What you are asked to do
Repeat the listing word for word. No pictures belong in the copy.
....
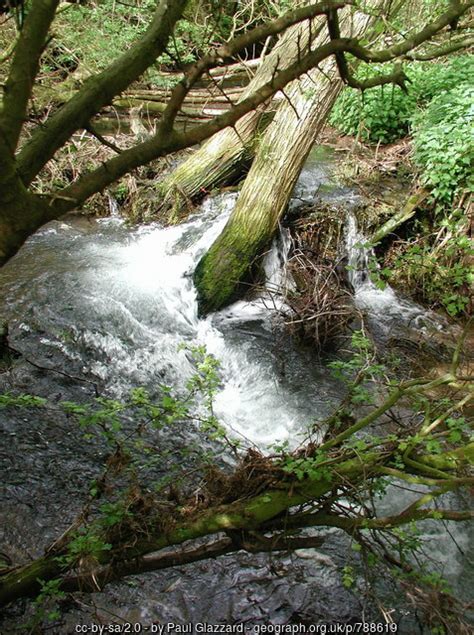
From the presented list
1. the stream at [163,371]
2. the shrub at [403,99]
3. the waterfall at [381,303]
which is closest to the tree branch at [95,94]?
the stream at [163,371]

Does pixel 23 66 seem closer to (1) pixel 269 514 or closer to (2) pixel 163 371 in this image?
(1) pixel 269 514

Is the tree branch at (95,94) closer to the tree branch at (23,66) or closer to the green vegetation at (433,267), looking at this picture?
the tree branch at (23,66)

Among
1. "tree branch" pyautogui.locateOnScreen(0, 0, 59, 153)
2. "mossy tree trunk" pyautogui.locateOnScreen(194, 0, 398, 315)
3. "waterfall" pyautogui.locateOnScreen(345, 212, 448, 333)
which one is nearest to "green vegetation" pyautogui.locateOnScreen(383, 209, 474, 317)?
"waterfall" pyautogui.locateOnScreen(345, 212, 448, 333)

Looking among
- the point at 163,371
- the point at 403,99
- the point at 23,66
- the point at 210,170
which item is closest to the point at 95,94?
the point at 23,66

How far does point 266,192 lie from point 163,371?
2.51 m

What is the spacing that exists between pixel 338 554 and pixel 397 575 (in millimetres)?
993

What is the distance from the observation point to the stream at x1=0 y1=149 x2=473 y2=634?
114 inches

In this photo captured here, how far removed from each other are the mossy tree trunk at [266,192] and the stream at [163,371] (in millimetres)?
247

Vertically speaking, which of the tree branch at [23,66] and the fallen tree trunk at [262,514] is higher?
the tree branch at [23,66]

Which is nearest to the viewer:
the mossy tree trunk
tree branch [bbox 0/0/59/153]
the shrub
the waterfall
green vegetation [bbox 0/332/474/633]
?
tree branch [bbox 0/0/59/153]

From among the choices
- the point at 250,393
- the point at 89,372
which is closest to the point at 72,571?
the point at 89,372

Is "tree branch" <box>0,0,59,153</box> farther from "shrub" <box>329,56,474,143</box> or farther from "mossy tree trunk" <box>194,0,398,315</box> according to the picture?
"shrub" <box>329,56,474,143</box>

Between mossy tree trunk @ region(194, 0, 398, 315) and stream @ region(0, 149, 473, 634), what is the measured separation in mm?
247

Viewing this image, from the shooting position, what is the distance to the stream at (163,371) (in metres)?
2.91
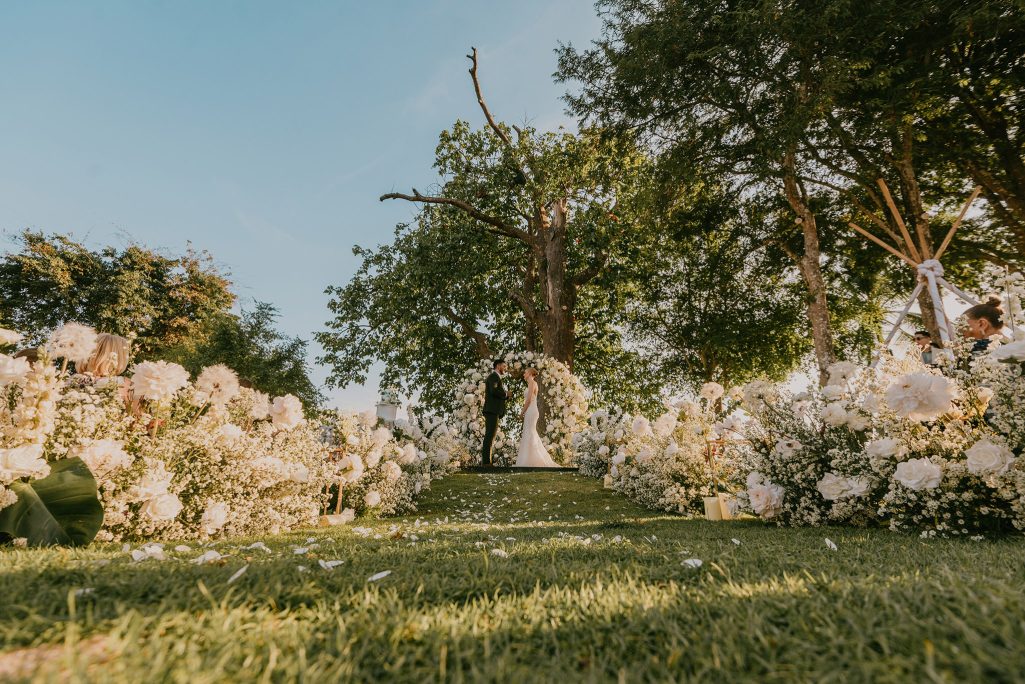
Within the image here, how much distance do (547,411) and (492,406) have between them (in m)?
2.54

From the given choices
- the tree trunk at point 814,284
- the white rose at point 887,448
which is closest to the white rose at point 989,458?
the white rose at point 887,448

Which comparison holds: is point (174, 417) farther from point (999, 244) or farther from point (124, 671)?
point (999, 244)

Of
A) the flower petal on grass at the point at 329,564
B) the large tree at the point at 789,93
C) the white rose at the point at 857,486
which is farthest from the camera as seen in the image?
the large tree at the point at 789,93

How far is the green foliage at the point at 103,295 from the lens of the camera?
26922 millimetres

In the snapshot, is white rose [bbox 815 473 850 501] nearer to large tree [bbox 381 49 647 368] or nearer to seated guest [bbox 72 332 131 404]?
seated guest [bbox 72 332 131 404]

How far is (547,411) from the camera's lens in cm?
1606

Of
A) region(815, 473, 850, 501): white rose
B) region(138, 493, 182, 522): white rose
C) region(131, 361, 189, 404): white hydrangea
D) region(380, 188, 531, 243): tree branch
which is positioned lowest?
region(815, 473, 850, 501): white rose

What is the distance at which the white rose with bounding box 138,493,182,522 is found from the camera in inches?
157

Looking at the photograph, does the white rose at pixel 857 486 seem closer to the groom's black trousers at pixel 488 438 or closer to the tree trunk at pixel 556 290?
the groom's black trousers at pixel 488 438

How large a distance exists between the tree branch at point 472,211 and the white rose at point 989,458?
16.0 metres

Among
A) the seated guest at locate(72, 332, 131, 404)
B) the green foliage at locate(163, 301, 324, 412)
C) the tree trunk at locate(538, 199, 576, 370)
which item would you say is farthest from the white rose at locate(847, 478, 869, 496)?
....
Output for this task
From the presented list
1. the stream at [163,371]
2. the shrub at [403,99]
3. the waterfall at [381,303]
which is closest to the tree branch at [95,94]?
the stream at [163,371]

Does pixel 23 66 seem closer to (1) pixel 269 514 or closer to (2) pixel 163 371 in this image?
(1) pixel 269 514

Is the tree branch at (95,94) closer to the tree branch at (23,66) or closer to the green vegetation at (433,267), looking at this picture?
the tree branch at (23,66)

Among
1. "tree branch" pyautogui.locateOnScreen(0, 0, 59, 153)
2. "mossy tree trunk" pyautogui.locateOnScreen(194, 0, 398, 315)
3. "waterfall" pyautogui.locateOnScreen(345, 212, 448, 333)
which one is nearest to "green vegetation" pyautogui.locateOnScreen(383, 209, 474, 317)?
"waterfall" pyautogui.locateOnScreen(345, 212, 448, 333)

Looking among
- the point at 163,371
- the point at 403,99
- the point at 23,66
- the point at 210,170
which item is closest to the point at 95,94?
the point at 23,66

How far does point 266,192 lie from point 163,371?
2.51 m

What is the spacing that exists between pixel 338 554 and pixel 397 575 (in millimetres)?
993

What is the distance from the observation point to the stream at x1=0 y1=149 x2=473 y2=634?
114 inches

In this photo captured here, how far removed from each other are the mossy tree trunk at [266,192] and the stream at [163,371] (in millimetres)?
247

Vertically speaking, which of the tree branch at [23,66] and the fallen tree trunk at [262,514] is higher?
the tree branch at [23,66]

Which is nearest to the viewer:
the mossy tree trunk
tree branch [bbox 0/0/59/153]
the shrub
the waterfall
green vegetation [bbox 0/332/474/633]
?
tree branch [bbox 0/0/59/153]

From among the choices
- the point at 250,393
- the point at 89,372
which is closest to the point at 72,571?
the point at 89,372

Is "tree branch" <box>0,0,59,153</box> farther from "shrub" <box>329,56,474,143</box> or farther from "mossy tree trunk" <box>194,0,398,315</box> according to the picture?
"shrub" <box>329,56,474,143</box>

Between mossy tree trunk @ region(194, 0, 398, 315) and stream @ region(0, 149, 473, 634), what is the measured separation in mm?
247

Viewing this image, from the shooting position, what is the distance to the stream at (163,371) (in metres)?
2.91
Within the image here, how much distance do (547,411) and (492,406) have between them (in m)?
2.54

From the given choices
- the tree trunk at point 814,284
- the white rose at point 887,448
which is closest to the white rose at point 989,458?
the white rose at point 887,448

Which comparison holds: is point (174, 417) farther from point (999, 244) or farther from point (124, 671)?
point (999, 244)

Of
A) the flower petal on grass at the point at 329,564
B) the large tree at the point at 789,93
C) the white rose at the point at 857,486
which is farthest from the camera as seen in the image?
the large tree at the point at 789,93

How far is the green foliage at the point at 103,295 from the lens of the camera?
26922 millimetres

In the snapshot, is white rose [bbox 815 473 850 501] nearer to large tree [bbox 381 49 647 368] or nearer to seated guest [bbox 72 332 131 404]?
seated guest [bbox 72 332 131 404]

How far is (547,411) from the camera's lens in cm?
1606

Of
A) region(815, 473, 850, 501): white rose
B) region(138, 493, 182, 522): white rose
C) region(131, 361, 189, 404): white hydrangea
D) region(380, 188, 531, 243): tree branch
which is positioned lowest?
region(815, 473, 850, 501): white rose

What is the distance at which the white rose with bounding box 138,493,182,522 is found from the camera in inches?
157

Looking at the photograph, does the white rose at pixel 857 486 seem closer to the groom's black trousers at pixel 488 438 or closer to the tree trunk at pixel 556 290?
the groom's black trousers at pixel 488 438

How large a distance exists between the tree branch at point 472,211 and the white rose at point 989,458?
16.0 metres

Among
A) the seated guest at locate(72, 332, 131, 404)
B) the green foliage at locate(163, 301, 324, 412)
C) the tree trunk at locate(538, 199, 576, 370)
which item would you say is farthest from the white rose at locate(847, 478, 869, 496)?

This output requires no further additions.